Sunday, May 31, 2015

China’s Investment in Renewables Soars by a Third

Despite a slowdown in its economy and the continued reliance on coal, China is pumping billions of dollars into its renewable energy industry.

Hydropower stations such as the Three Gorges Dam are a major source of China’s renewable energy. (Image Credit: Kathy via Flickr) Click to Enlarge.
China invested more than US$89 billion in renewable energy projects in the country in 2014 – a growth of 31% on the previous year, according to a detailed report on the country’s energy sector.

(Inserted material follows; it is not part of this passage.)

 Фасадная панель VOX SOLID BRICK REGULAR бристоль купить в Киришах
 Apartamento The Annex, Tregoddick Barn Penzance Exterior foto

The soaring increase is revealed in a report by the US government’s Energy Information Administration (EIA). But it adds that fossil fuels - particularly coal - still look set to continue to dominate China’s power sector.

Coal is by far the most polluting fossil fuel, and China is the world’s leading emitter of climate-changing greenhouse gases.

Wind power production went up by nearly 40% in the 2012-13 period.  Although there are still big gaps in the transmission infrastructure, the aim is to generate 200 gigawatts (GW) of electricity from wind by 2020.

Government subsidies
“China is also aggressively investing in solar power and hopes to increase capacity from 15 GW at the end of 2013 to 100 GW by the end of 2020,” says the EIA.  Substantial government subsidies have helped to fuel growth in the solar sector.

The EIA says similar levels of expansion are happening in other non-fossil fuel industries, in line with the Beijing government’s goal of producing 15% of total energy consumption from non-fossil fuels by 2020.

A large-scale hydroelectricity program continues, with dams being constructed throughout the country.

“Because of its cost effectiveness and sizeable resource potential, hydroelectricity has become China’s key source of renewable energy generation,” says the EIA’s analysis.

At present, China produces 230 GW of power from hydro, accounting for about 8% of total energy consumption.  The goal is to increase this to 350 GW over the next five years.